THE TASK:
Could you copy the material below word for word, keeping every line?

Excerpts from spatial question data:
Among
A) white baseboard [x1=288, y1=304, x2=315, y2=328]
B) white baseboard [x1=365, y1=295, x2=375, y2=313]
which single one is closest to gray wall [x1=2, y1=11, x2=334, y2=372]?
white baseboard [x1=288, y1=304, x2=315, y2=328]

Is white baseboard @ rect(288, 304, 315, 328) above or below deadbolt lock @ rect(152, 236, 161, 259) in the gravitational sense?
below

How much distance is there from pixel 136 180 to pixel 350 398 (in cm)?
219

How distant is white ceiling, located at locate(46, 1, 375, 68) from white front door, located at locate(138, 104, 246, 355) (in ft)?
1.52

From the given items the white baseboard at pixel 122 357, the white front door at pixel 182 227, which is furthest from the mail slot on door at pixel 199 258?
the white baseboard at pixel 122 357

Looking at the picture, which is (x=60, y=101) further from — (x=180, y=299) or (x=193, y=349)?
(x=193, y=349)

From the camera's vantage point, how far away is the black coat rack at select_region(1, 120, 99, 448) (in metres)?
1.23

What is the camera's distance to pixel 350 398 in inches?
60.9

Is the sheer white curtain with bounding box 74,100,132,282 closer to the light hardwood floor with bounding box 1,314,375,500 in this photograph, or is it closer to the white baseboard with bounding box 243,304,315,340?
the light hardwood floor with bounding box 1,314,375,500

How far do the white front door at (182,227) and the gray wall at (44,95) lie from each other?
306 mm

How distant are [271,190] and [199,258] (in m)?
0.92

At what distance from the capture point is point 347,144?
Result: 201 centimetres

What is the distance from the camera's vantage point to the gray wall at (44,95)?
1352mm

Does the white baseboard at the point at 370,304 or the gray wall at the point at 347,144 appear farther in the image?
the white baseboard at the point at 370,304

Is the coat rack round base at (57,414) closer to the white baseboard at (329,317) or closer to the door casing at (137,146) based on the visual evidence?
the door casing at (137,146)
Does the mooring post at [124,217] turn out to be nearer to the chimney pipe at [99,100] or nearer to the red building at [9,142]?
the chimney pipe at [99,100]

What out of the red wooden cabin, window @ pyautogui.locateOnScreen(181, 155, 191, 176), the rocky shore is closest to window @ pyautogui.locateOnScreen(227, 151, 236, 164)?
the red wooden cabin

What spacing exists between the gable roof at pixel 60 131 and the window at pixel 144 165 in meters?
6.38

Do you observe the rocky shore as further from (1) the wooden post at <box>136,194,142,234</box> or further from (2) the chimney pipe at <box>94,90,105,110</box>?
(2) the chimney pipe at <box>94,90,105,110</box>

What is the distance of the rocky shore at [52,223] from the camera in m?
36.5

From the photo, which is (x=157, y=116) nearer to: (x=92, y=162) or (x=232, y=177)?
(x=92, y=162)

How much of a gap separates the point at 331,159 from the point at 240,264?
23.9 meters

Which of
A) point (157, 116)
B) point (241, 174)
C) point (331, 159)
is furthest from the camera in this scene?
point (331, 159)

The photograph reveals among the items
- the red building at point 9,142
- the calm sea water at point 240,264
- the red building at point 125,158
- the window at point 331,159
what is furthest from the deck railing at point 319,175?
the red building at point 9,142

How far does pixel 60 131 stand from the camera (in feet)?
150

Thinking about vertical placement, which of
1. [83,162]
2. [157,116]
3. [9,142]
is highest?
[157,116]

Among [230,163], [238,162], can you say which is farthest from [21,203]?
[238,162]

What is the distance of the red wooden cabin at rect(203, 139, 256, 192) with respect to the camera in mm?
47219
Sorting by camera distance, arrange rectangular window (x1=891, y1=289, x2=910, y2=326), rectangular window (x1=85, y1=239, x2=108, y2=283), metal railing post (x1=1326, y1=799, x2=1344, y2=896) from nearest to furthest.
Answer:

TASK OUTPUT:
Among
A) white baseboard [x1=288, y1=304, x2=315, y2=328]
B) white baseboard [x1=365, y1=295, x2=375, y2=313]
which single one is closest to gray wall [x1=2, y1=11, x2=334, y2=372]?
white baseboard [x1=288, y1=304, x2=315, y2=328]

Is white baseboard @ rect(288, 304, 315, 328) above or below deadbolt lock @ rect(152, 236, 161, 259) in the gravitational sense?
below

How much distance is there from pixel 136 180 to pixel 350 398 (in cm)?
219

How distant is white ceiling, located at locate(46, 1, 375, 68) from white front door, located at locate(138, 104, 246, 355) (in ft)?
1.52

From the given items the white baseboard at pixel 122 357, the white front door at pixel 182 227, which is furthest from the mail slot on door at pixel 199 258?
the white baseboard at pixel 122 357

Looking at the picture, which is (x=60, y=101) further from — (x=180, y=299) or (x=193, y=349)?
(x=193, y=349)

From the camera's vantage point, how far away is the black coat rack at select_region(1, 120, 99, 448) (in metres)?
1.23

What is the camera's distance to pixel 350 398 in inches?
60.9

Is the sheer white curtain with bounding box 74,100,132,282 closer to the light hardwood floor with bounding box 1,314,375,500 in this photograph, or is it closer to the white baseboard with bounding box 243,304,315,340?
the light hardwood floor with bounding box 1,314,375,500

How far do the white front door at (182,227) and the gray wall at (44,95) lie from each other?
306 mm

How distant are [271,190] and [199,258] (in m)?
0.92

At what distance from the capture point is point 347,144?
Result: 201 centimetres

What is the distance from the camera's vantage point to the gray wall at (44,95)?
1352mm

Does the white baseboard at the point at 370,304 or the gray wall at the point at 347,144 appear farther in the image?
the white baseboard at the point at 370,304

Is the coat rack round base at (57,414) closer to the white baseboard at (329,317) or closer to the door casing at (137,146) based on the visual evidence?
the door casing at (137,146)
Does the mooring post at [124,217] turn out to be nearer to the chimney pipe at [99,100] or nearer to the red building at [9,142]?
the chimney pipe at [99,100]

What out of the red wooden cabin, window @ pyautogui.locateOnScreen(181, 155, 191, 176), the rocky shore is closest to window @ pyautogui.locateOnScreen(227, 151, 236, 164)?
the red wooden cabin

What spacing exists between the gable roof at pixel 60 131 and the window at pixel 144 165 in meters?
6.38

Do you observe the rocky shore as further from (1) the wooden post at <box>136,194,142,234</box> or further from (2) the chimney pipe at <box>94,90,105,110</box>?
(2) the chimney pipe at <box>94,90,105,110</box>

What is the distance of the rocky shore at [52,223] from the camera in m?
36.5

From the photo, which is (x=157, y=116) nearer to: (x=92, y=162) or (x=232, y=177)?
(x=92, y=162)

How much of a gap separates the point at 331,159 from the point at 240,264?
23.9 meters

Which of
A) point (157, 116)
B) point (241, 174)
C) point (331, 159)
is furthest from the camera in this scene?
point (331, 159)

The photograph reveals among the items
- the red building at point 9,142
- the calm sea water at point 240,264
- the red building at point 125,158
- the window at point 331,159
what is furthest from the deck railing at point 319,175?
the red building at point 9,142

How far does pixel 60 131 stand from the camera (in feet)?
150

Thinking about vertical placement, which of
1. [83,162]
2. [157,116]
3. [9,142]
is highest?
[157,116]

Among [230,163], [238,162], can you say which is farthest from [21,203]?
[238,162]

What is the distance of the red wooden cabin at rect(203, 139, 256, 192) with respect to the camera in mm?
47219
Sorting by camera distance, arrange rectangular window (x1=891, y1=289, x2=910, y2=326), rectangular window (x1=85, y1=239, x2=108, y2=283), metal railing post (x1=1326, y1=799, x2=1344, y2=896) from nearest to furthest.
Answer:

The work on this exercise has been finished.